The main elements for the breach of contract are:
There must be an agreement that is, something to offer, on the other hand, Consideration (Payment of some kind). A breach can be called the failure to fulfill the agreement by one side and this non-compliance of essential elements of the contract can be partial or complete. According to Australian Contract Law, the aggrieved party has the right to sue the other party. There are three main ways by which a party can be held liable for the breach of contract.
Anticipatory breach: This way of breaching commences when the breaching party tells the non-breaching party that they will be unable to fulfill the terms of the contract . An anticipatory breach happens when one party refuses to perform before the happening of the performance. In this scenario, the victim of the breach can have the choice that is the ignorance of the repudiation or asking for the specific performance or treating the performance as completed and suing at once. A minor breach of contract: When a party fails to perform a small part or minute detail of the contract, such contracts are entirely violated and can be performed substantially. Wrong date, spelling errors, absence of date from the Contract are all examples of Minor breach of Contract . A minor breach is the breach where one part fails to conduct the performance of the contract however the breach is very insignificant that it would not hurt the overall performance of the contract. It can still be completed and performed with ease. A minor breach is an apt example where the breach will not put the contract to an end..
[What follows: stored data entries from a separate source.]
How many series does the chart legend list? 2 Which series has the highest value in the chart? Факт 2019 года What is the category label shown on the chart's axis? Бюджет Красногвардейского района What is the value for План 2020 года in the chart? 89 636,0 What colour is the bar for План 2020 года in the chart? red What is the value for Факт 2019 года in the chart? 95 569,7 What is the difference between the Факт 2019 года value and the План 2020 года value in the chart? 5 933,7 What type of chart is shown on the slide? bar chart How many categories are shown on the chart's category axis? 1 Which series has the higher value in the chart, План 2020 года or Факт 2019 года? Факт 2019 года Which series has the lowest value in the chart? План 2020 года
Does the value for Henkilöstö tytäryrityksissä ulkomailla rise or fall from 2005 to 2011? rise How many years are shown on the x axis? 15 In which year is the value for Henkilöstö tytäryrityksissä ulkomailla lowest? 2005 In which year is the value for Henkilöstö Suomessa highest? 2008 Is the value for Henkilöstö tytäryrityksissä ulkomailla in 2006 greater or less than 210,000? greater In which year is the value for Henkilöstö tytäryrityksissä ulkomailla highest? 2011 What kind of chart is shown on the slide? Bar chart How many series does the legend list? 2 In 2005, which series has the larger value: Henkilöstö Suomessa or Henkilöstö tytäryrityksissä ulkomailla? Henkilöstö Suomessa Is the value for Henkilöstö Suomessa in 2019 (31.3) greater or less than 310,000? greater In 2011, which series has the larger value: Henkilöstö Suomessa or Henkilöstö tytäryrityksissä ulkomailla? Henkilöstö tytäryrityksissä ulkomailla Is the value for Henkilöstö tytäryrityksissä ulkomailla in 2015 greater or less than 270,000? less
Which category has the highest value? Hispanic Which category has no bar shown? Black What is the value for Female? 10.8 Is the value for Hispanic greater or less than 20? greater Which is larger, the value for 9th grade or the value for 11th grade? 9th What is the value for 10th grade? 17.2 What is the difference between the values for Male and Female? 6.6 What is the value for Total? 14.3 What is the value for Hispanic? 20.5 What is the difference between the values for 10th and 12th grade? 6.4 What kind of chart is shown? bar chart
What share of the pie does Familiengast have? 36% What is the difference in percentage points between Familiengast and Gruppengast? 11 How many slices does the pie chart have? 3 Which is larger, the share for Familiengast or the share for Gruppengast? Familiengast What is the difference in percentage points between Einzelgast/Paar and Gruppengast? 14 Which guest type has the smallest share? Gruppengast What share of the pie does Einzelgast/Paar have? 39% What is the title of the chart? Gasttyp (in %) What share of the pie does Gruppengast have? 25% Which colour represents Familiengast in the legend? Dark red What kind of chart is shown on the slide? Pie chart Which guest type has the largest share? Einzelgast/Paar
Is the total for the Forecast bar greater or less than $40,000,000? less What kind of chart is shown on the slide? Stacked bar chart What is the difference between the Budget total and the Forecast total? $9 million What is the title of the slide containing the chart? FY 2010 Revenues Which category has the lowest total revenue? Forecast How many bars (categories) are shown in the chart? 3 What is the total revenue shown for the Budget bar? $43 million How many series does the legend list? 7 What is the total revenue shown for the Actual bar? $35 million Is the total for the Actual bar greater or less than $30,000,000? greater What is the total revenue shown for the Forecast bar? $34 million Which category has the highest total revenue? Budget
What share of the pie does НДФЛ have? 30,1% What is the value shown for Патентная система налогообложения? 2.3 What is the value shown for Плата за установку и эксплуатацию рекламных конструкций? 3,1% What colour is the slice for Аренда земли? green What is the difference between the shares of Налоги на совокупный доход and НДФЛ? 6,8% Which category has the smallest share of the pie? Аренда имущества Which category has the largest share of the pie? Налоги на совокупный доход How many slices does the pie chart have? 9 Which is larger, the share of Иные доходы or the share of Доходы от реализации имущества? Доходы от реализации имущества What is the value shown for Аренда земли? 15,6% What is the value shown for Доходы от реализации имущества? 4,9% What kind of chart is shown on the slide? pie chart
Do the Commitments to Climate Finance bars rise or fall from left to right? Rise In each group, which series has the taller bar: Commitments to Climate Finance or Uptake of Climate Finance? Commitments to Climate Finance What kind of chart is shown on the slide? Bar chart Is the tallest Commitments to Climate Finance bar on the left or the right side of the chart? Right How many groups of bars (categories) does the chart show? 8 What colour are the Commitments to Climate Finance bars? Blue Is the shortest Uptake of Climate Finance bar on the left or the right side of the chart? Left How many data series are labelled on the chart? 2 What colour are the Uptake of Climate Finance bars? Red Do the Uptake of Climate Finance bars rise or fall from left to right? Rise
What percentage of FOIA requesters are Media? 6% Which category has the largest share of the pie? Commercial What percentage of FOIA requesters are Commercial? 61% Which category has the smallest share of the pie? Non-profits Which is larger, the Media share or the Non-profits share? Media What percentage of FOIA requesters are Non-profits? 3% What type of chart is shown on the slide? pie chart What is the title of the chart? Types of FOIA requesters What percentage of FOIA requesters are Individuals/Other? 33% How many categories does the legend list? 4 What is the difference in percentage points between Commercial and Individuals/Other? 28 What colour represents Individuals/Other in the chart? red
Material and Fundamental Breach: This type of breach happens when the breach is substantial and the party can't perform any action as per the contract and thus resulting in the cancelation of contract.
In the present scenario, Amina was unable to fulfill the contract with Bryan, due to certain economic circumstances. Therefore, in the present case, the obligation is not fulfilled by Amina as the tenure of Bryan was not complete, further, there is non-compliance on the part Amina. There is a further substantial and material violation of the terms of the contract. Therefore Amina as a party is unable to fulfill the terms of the contract.
The present case falls under Anticipatory breach of Contract where Amina told Bryan that she will be unable afford Bryan’s services and as soon as Bryan is notified about the same, according to Australian Contract Law, he is legally entitled to sue Amina as she was unable to complete the terms of the contract.
Yet, Bryan has to prove that the breach of the said contract with Amina resulted in loss and it can further be calculated with a reasonable degree of certainty. Further, Bryan has to prove that the contract was valid, which is in accordance with the Contract Law.